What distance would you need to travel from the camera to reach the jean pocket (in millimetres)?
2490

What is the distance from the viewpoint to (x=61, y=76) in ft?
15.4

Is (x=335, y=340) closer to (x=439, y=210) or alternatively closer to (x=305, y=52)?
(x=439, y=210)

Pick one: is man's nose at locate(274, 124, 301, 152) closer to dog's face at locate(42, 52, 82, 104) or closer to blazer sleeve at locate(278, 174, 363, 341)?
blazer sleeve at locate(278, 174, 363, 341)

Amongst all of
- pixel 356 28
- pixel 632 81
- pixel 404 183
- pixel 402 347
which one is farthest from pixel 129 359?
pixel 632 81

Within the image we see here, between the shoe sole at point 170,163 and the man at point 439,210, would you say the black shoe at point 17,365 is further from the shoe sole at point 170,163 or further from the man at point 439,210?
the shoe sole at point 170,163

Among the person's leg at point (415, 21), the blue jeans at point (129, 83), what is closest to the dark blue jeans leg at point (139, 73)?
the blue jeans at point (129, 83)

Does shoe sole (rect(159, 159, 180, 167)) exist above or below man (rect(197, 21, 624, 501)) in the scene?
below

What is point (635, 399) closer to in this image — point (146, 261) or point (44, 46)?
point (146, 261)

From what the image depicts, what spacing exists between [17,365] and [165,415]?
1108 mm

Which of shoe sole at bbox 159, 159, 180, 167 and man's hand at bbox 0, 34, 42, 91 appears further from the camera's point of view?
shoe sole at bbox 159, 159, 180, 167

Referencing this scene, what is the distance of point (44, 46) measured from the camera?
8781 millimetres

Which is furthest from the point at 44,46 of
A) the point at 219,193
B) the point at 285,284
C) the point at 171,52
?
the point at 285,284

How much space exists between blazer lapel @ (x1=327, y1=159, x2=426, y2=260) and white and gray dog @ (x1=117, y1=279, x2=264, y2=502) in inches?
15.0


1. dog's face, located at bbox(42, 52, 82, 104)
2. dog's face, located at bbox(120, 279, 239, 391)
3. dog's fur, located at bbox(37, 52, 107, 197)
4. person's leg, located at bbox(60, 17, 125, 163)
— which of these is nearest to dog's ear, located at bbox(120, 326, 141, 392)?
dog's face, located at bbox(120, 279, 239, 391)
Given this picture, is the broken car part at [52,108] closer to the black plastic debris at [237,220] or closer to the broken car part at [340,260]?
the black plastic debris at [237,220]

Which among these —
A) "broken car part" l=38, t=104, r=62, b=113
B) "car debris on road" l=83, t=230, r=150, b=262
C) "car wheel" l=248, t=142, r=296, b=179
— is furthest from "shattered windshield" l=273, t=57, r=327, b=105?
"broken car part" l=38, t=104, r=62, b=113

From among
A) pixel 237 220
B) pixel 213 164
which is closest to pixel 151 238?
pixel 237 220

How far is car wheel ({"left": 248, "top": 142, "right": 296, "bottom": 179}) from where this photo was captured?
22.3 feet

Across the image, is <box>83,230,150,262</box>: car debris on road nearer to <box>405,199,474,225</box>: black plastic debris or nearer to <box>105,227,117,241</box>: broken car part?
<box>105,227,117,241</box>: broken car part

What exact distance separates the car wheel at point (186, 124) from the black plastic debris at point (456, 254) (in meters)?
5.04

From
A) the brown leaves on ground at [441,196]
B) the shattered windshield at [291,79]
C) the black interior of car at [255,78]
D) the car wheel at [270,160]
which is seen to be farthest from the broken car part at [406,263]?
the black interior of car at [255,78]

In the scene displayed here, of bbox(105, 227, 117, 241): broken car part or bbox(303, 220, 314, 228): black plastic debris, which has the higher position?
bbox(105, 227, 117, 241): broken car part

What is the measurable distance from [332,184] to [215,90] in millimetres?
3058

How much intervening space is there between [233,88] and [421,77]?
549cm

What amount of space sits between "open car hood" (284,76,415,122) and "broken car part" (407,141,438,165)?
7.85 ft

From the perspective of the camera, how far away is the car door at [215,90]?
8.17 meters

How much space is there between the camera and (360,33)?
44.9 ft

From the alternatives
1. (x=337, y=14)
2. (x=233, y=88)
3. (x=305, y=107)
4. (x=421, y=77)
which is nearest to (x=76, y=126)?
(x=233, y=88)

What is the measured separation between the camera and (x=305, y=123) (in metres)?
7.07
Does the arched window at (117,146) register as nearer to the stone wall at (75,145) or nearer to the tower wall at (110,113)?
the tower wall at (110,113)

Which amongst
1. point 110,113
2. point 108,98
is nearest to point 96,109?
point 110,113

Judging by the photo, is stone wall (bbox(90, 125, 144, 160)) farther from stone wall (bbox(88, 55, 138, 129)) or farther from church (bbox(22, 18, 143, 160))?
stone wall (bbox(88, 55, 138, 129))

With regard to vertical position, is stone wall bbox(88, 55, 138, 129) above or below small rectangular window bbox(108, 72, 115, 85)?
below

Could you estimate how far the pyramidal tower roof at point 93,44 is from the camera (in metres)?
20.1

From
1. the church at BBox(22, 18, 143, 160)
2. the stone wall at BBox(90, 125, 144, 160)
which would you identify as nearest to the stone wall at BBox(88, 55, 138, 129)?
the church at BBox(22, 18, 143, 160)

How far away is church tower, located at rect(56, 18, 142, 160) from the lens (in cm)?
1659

═══

◆ **To be done**
Render the items as a two-column CSV with the columns "item" and "answer", one row per item, starting with the line containing "How far away is church" and going on through the last item. Put each field in quotes and turn any line breaks into spaces.

◆ **Result**
item,answer
"How far away is church tower, located at rect(56, 18, 142, 160) from the lens (in cm)?","1659"